Bearded Tits are misnamed birds, being neither bearded nor tits. The facial markings that give them their name could be more realistically described as a moustache, as they are black triangles on either side of the male bird's beak, rather than markings under the beak that the term 'beard' might suggest. This species (Panurus biarmicus) is the only known member of the panuridae family, whereas the tits belong to the paridae family. The international name for the Bearded Tit is Bearded Reedling, which is more apt since these birds make their homes in reedbeds.
These birds can be found across Europe and Central Asia. The global population is estimated to be at least three million, so they have been classed as Least Concern on the International Union for Conservation of Nature’s Red List. However, their reedbed habitat is at risk, eg from marsh drainage programmes, so conservation efforts include the creation of nature reserves and the installation of tipi-like bundles of reeds to help the birds with nesting.

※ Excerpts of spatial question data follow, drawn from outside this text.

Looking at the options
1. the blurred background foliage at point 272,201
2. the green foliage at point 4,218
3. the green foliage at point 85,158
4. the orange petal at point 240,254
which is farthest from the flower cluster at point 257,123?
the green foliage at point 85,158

These birds are about the same size as house sparrows, but with a longer tail. Their bodies are buff-coloured, and their wing feathers are orange, black and white. Females have a brown head, while the males have a grey head plus the black 'moustache'. They are well camouflaged among the reeds when feeding on reed seeds, but you might hear them twittering or calling with a 'ping' sound.
Reed seeds are their main food in winter, but in summer these birds will eat spiders, snails and insects. They do not migrate but, if local food is scarce in autumn, pairs or groups may travel (eg from the Netherlands to the British Isles) to find a better place to spend the winter.
Bearded Tits build their nests at the base of reeds, using reed leaves and the fluffy reed flowers. The female lays up to eight eggs. Both parents take turns incubating the eggs and finding food. The eggs hatch after about two weeks. The fledglings leave the nest about two weeks after they hatched. They are fed by their parents for a further week, and become independent when they are about a month old. A pair of Bearded Tits may have up to three clutches of eggs in a season. The oldest Bearded Tit known to the Royal Society for the Protection of Birds (RSPB) was seven years old.
In the UK, Bearded Tits are most often found on the east coast, around East Anglia in England and in part of Scotland. However, they are also visitors to nature reserves including Titchfield Haven on the south coast and Burton Mere in the north west.